Personal information
- Full name: Joseph Enoch Smith
- Date of birth: 1889
- Place of birth: Kilnhurst, England
- Date of death: 13 November 1916 (aged 27)
- Place of death: Serre-lès-Puisieux, France
- Position(s): Half back

Senior career*
- Years: Team / Apps / (Gls)
- Hickleton Main Colliery
- 1912–1914: Birmingham / 8 / (0)
- 1914–1915: Chesterfield Town / 30 / (1)

= Joe Smith (football half-back, born 1889) =

English footballer (1889–1916)

Joseph Enoch Smith (1889 – 13 November 1916) was an English professional footballer who played in the Football League for Birmingham. He played as a half back. He was killed in action in the First World War.

== Football career ==
Smith was born in Kilnhurst, Yorkshire.

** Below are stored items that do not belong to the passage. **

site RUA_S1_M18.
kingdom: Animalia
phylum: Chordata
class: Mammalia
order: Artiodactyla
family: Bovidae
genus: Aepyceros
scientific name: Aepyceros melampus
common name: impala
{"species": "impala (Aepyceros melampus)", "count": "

A coal miner by trade, he began his football career with his works team, Hickleton Main Colliery, before joining Birmingham in 1912. He made his debut in the Second Division on 4 January 1913, deputising for James Bumphrey in an away game against Wolverhampton Wanderers which finished 2–2. A defensive player, described as one who "held his opponents in check effectively, but should show more discretion putting the ball forward", he was unable to impose himself on the first team and after two seasons, in which he played only eight games, joined Chesterfield Town. Smith spent the 1914–15 season at the Midland League club, scoring once from 30 league games, before competitive football was suspended for the duration of the First World War.

== War service ==
Smith served in the 17th Battalion, Middlesex Regiment – the so-called "Footballers' Battalion" – in northern France. He rose to the rank of Company Serjeant Major and was killed at Serre, Pas-de-Calais, on 13 November 1916 near the end of the Battle of the Somme. Smith was mentioned in despatches for displaying considerable bravery, "after being wounded, again dashed into battle, only to be shot down", and is commemorated at Serre Road Cemetery No. 1.